Римона, неся поднос с двумя чашками кофе, печеньем и молоком в кувшинчике с голубой росписью в бухарском стиле, сказала:

— Присядь и успокойся. И налей нам молока в кофе, а я тем временем принесу тебе из ящика новую пачку сигарет. И не раздражайся…

— Не стоит, — возразил Ионатан и добавил с усмешкой: — С чего это вдруг новая пачка? Вот они, мои сигареты. Погляди: прямо перед тобой. На радиоприемнике… Что ты сказала?

— Это ты что-то сказал, Иони. Я ничего не говорила.

— Мне показалось, что сказала. Возможно, ты опять сказала что-то, о чем пожалела. Или только собиралась сказать. Вот сейчас я проливатьмолоко в наши чашки с кофе. Болонези всегда говорит так — я проливать.Мне кажется, что я перебиваю тебя на полуслове.

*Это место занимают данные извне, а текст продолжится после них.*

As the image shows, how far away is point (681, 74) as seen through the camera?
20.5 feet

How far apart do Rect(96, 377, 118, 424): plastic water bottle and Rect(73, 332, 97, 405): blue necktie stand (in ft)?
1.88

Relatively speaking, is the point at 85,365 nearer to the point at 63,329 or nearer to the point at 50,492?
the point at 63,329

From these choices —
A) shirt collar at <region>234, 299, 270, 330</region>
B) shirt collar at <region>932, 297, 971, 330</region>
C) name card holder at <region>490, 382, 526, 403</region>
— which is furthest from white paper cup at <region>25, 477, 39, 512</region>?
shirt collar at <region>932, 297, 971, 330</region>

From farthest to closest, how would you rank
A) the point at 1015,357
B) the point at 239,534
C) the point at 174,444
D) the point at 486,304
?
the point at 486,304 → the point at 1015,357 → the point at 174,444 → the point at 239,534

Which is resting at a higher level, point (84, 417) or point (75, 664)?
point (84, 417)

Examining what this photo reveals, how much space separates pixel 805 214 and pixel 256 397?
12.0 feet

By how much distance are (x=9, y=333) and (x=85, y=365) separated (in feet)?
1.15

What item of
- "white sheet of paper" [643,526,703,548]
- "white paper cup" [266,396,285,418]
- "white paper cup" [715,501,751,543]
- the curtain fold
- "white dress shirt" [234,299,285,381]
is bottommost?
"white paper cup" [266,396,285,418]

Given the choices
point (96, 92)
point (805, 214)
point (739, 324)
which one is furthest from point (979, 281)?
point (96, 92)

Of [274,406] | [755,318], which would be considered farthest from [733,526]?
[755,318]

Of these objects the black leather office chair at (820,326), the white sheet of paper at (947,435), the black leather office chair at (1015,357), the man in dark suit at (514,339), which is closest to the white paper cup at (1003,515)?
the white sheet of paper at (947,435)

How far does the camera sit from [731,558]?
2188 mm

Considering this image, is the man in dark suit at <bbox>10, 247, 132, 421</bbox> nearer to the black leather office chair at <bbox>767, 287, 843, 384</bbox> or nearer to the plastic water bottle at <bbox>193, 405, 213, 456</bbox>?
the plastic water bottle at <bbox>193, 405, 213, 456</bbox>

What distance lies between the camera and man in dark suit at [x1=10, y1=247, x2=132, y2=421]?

Даже когда ты молчишь.

— Это странно, — сказала Римона, но никакого удивления не слышалось в ее голосе.

— Может, ты перестанешь говорить мне «странно»? Странно. Любая вещь кажется тебе странной. Ничего в этом нет странного. И вообще, может, ты наконец присядешь и перестанешь все время крутиться? Сядь.

Когда она усаживалась напротив, глаза Ионатана задержались на вырезе ее блузки, и память его дорисовала то, что оставалось скрытым под одеждой; ее груди двенадцатилетней девочки, стройность ее прохладного нежного тела, ее пупок, похожий на прикрытый, дремлющий глаз, всю ее наготу, целомудренную, словно иллюстрация в учебнике для подростков. Но ничто ей уже не поможет, подумал Ионатан со злорадством, даже ее прелестный красный свитер не поможет ей, даже ее волосы, длинные и светлые, даже эта смущенная улыбка очаровательной девочки, которая сделала что-то не так, но уверена, что все ее любят, а потому немедленно простят и все закончится счастливыми слезами… Но тут она ошибается: ее не простят, на этот раз дело безнадежно, и все закончится не счастливыми, а горькими слезами. Вон уже явственно видно, как увядает ее кожа на шее, за маленькими ушками, и чуть-чуть — под ее милым подбородком; тут-то и появятся у нее морщинки, и это приводит ее в смущение, словно облупившаяся краска или стоптанный башмак. Это начало ее старости, и нет у нее никакого выхода и никакого спасения. Так минули и не вернутся чары Занзибара. Кончено. Что же до меня, то мне тебя совсем не жалко, потому что никому в целом мире не жалко меня. Только потерянного времени жалко, Римона, только сердце ноет, вспоминая о времени, которое прошло, и никто на свете уже не вернет ни мне, ни тебе ту жизнь, которая могла бы быть, но которой не было.